These days, there is a vast range of grills available. And if you are after a versatile grill that is easy to use, the choice comes down to a pellet or gas grill.

But there are still differences between these two types of grill that will affect your decision. Do you want a grill that excels at smoking low and slow? Or are you more likely to want a grill that will leave you with great sear marks on your steak?

Let’s have a closer look at pellet and gas grills and the pros and cons of each type of grill.

Pellet Grill vs Gas Grill Overview

Before you decide what grill is right for you, let’s explain a few key differences. While they both have the word “grill” in the title, they are actually quite different cookers.

If you want to do a lot of searing at high temperatures then a gas grill is the way to go. If you want the option to smoke low and slow then that’s where pellet grills excell.

Both pellet and gas cookers offer speed and convenience in a very user-friendly package.

Pellet grills make great “set and forget” versatile cookers. Think of them more like an outdoor oven. They do a great job cooking low and slow, and they impart a subtle smokey flavor to your food by burning wood pellets.

The digital controller found on pellet grills like the Camp Chef Woodwind make cooking on them a breeze

You may have heard people talk about pellet smokers and pellet grills. They are just different ways to refer to the same thing.

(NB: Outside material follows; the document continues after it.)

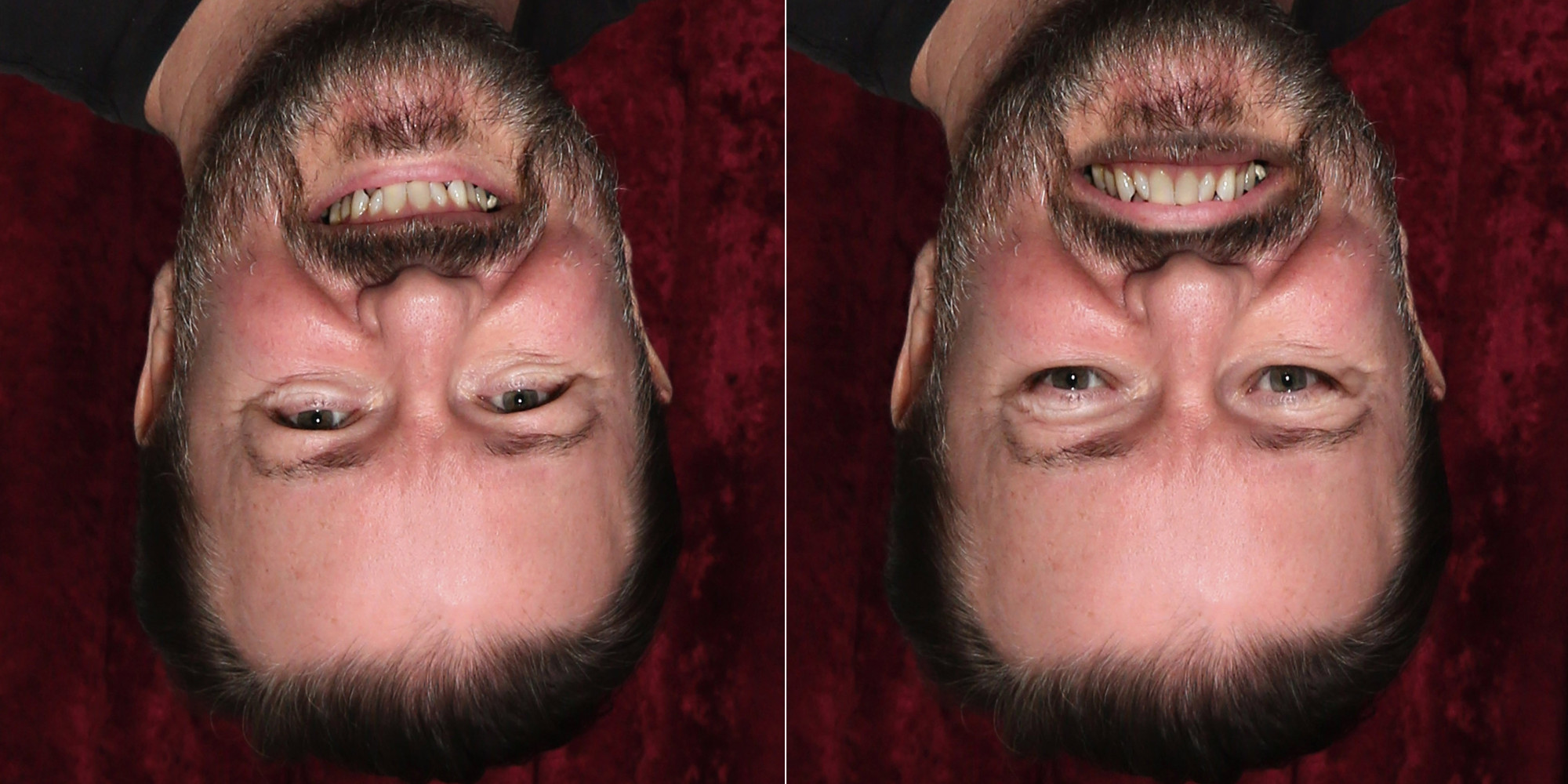 optical illusions face mind inversion blow gervais ricky huffpost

In fact, ‘pellet smoker’ might be a better name, as they make much better smokers than grills.

Pellet grills generally cost more than gas grills, and pellets are not as readily available as gas.

So if speed, cost-effectiveness, and great sear marks on your steak mean more to you, you may want to take a closer look at gas.

Gas grills really come into their own when cooking at mid-high range temperatures. You can generally find a gas grill to fit your budget, and gas is an efficient fuel to burn. A gas grill will also heat up lightning fast.

All that being said, gas grills don’t perform as well as pellet grills at lower temperatures. The insulation isn’t great which makes it difficult to smoke on gas grill.

We have detailed guides to help you buy the best pellet grill and the best gas grill so be sure to check those out when you are ready to narrow down your search.

Related: Pellet Grill vs Charcoal Grill

Pellet Grill Overview

Calling these cookers a grill is a bit confusing. It is best if you view it as a smoker / outdoor oven that can also grill.

As pellet grills become more popular, the pool of manufacturers offering these cookers is growing. Among barbecue enthusiasts, Rec Tec, Yoder, Traeger, and Z Grills are all brands that come highly recommended.

Pellet grills use indirect heat to cook food, with the help of a convection fan, somewhat like an oven. To power the fan, and other features of the grill, pellet grills need to be plugged in to your electricity.

This diagram from Pit Boss shows how Pellet grills work.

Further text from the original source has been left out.